Fear The Walking Dead ist da noch eine ganz Ecke furchtbarer. Wir haben uns mehr oder weniger durch die zwei Staffeln gekämpft, immerhin reden wir immer noch von Walking Dead, nur eben deutlich früher angesiedelt. Aber OH MEIN GOTT, wie schlecht war das alles? So viel Potential und so viel Unvermögen in Sachen Dialogen, Erzählen von Handlungssträngen und auch schauspielerischer Leistung. Hat mich dennoch nicht davon abgehalten, die erste Staffel auf DVD zu kaufen.

Artähnlich verhält es sich mit How To Get Away With Murder. Stark gestartet und dank der komplexen Zusammenhänge und ständigen Twists hat es wirklich Spaß gemacht, die erste Staffel zu schauen.

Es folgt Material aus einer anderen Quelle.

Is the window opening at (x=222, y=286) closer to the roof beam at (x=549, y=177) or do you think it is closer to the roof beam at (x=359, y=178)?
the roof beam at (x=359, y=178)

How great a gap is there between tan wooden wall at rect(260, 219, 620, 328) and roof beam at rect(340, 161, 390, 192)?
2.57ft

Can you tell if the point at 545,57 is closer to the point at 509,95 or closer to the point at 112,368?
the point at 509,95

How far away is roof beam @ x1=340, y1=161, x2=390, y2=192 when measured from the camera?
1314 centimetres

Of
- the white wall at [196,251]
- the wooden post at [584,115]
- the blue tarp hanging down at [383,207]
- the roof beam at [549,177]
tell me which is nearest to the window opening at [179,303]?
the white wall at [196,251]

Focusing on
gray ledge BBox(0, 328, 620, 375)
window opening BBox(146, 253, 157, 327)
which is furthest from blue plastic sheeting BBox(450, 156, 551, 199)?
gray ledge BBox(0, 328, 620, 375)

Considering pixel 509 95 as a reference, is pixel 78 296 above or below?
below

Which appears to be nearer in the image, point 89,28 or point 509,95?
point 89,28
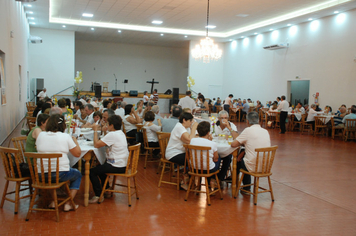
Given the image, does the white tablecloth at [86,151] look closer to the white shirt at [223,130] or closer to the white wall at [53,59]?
the white shirt at [223,130]

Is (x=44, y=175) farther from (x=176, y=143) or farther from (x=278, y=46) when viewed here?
(x=278, y=46)

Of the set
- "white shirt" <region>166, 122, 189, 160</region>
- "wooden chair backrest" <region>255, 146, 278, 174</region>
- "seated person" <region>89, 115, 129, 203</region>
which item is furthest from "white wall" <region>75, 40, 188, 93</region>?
"wooden chair backrest" <region>255, 146, 278, 174</region>

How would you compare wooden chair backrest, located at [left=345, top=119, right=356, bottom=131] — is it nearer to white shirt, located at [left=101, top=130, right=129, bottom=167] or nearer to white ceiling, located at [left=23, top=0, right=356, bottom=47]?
white ceiling, located at [left=23, top=0, right=356, bottom=47]

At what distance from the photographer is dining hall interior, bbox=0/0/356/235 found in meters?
3.55

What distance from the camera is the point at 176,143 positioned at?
15.1 ft

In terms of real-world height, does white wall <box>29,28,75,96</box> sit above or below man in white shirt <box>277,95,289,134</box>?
above

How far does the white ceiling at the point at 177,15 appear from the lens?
470 inches

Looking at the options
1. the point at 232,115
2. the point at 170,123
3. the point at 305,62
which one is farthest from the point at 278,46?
the point at 170,123

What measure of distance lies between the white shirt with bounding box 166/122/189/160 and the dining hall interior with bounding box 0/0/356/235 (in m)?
0.55

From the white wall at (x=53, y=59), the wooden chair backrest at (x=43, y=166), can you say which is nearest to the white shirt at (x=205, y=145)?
the wooden chair backrest at (x=43, y=166)

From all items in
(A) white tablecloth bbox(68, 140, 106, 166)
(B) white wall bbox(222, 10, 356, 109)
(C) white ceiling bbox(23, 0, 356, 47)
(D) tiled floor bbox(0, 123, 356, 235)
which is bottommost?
(D) tiled floor bbox(0, 123, 356, 235)

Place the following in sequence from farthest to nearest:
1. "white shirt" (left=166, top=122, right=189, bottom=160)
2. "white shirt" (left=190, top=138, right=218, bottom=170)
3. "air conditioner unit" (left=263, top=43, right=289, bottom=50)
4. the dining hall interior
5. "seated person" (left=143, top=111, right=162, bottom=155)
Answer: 1. "air conditioner unit" (left=263, top=43, right=289, bottom=50)
2. "seated person" (left=143, top=111, right=162, bottom=155)
3. "white shirt" (left=166, top=122, right=189, bottom=160)
4. "white shirt" (left=190, top=138, right=218, bottom=170)
5. the dining hall interior

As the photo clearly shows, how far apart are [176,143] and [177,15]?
10540 mm

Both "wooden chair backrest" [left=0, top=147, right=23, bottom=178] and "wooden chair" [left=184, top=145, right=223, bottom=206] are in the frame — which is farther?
"wooden chair" [left=184, top=145, right=223, bottom=206]
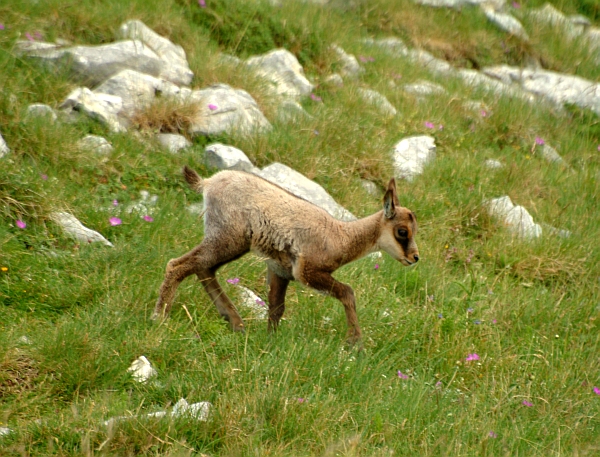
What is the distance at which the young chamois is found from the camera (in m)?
6.03

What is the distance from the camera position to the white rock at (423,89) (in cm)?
1158

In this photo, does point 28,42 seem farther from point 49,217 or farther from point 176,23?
point 49,217

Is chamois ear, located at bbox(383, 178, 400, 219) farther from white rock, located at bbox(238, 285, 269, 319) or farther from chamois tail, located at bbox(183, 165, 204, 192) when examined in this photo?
chamois tail, located at bbox(183, 165, 204, 192)

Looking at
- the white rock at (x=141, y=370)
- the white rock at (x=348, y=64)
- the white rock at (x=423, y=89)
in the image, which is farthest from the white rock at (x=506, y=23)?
the white rock at (x=141, y=370)

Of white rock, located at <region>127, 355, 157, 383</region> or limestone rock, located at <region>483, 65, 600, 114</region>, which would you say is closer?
white rock, located at <region>127, 355, 157, 383</region>

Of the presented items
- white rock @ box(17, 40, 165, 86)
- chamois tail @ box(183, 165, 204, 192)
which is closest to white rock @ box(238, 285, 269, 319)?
chamois tail @ box(183, 165, 204, 192)

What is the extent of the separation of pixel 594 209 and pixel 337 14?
539 cm

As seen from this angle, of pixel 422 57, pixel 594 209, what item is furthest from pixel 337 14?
pixel 594 209

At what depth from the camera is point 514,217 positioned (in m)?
9.11

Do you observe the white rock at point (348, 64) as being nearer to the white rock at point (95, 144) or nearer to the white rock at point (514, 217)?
the white rock at point (514, 217)

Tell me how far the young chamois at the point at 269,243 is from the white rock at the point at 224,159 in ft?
6.62

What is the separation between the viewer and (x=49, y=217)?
673 centimetres

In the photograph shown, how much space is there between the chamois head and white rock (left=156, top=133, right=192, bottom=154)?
9.84 feet

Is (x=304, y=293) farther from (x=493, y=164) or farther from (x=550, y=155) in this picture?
(x=550, y=155)
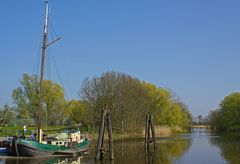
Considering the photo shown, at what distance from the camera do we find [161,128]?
8831cm

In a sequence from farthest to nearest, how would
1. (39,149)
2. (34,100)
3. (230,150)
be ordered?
(34,100)
(230,150)
(39,149)

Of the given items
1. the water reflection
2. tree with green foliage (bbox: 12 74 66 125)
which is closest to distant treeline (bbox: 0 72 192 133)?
tree with green foliage (bbox: 12 74 66 125)

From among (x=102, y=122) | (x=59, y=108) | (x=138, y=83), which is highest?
(x=138, y=83)

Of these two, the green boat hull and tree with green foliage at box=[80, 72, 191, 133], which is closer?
the green boat hull

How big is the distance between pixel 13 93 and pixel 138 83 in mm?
26180

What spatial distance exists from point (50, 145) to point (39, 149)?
1847mm

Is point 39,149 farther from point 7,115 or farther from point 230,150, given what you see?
point 7,115

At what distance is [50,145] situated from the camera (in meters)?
38.5

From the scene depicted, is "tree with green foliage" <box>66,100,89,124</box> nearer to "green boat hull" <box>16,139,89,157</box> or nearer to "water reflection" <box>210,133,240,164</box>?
"water reflection" <box>210,133,240,164</box>

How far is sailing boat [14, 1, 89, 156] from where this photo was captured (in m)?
35.9

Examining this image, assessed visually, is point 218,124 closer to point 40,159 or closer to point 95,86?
point 95,86

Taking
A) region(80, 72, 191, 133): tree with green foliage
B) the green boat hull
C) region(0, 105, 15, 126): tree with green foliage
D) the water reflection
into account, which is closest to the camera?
the water reflection

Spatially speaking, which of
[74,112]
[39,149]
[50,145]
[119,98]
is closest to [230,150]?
[50,145]

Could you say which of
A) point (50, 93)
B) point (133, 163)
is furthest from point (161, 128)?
point (133, 163)
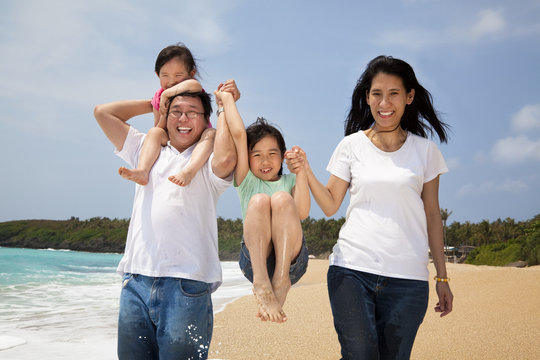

Ein altbekanntes Muster, dass hier aber wunderbar funktionierte. Also haben wir uns hier auf die zweite Staffel gefreut, aber mittlerweile ist das alles so verwirrend, das Muster ist radikal ausgelutscht und irgendwie wirkt alles nur noch so, als ob man mit Biegen und Brechen immer noch einen draufsetzen muss – das aber wiederum ohne Sinn und Verstand und die Gesamtgeschichte vernünftig weitererzählen zu wollen.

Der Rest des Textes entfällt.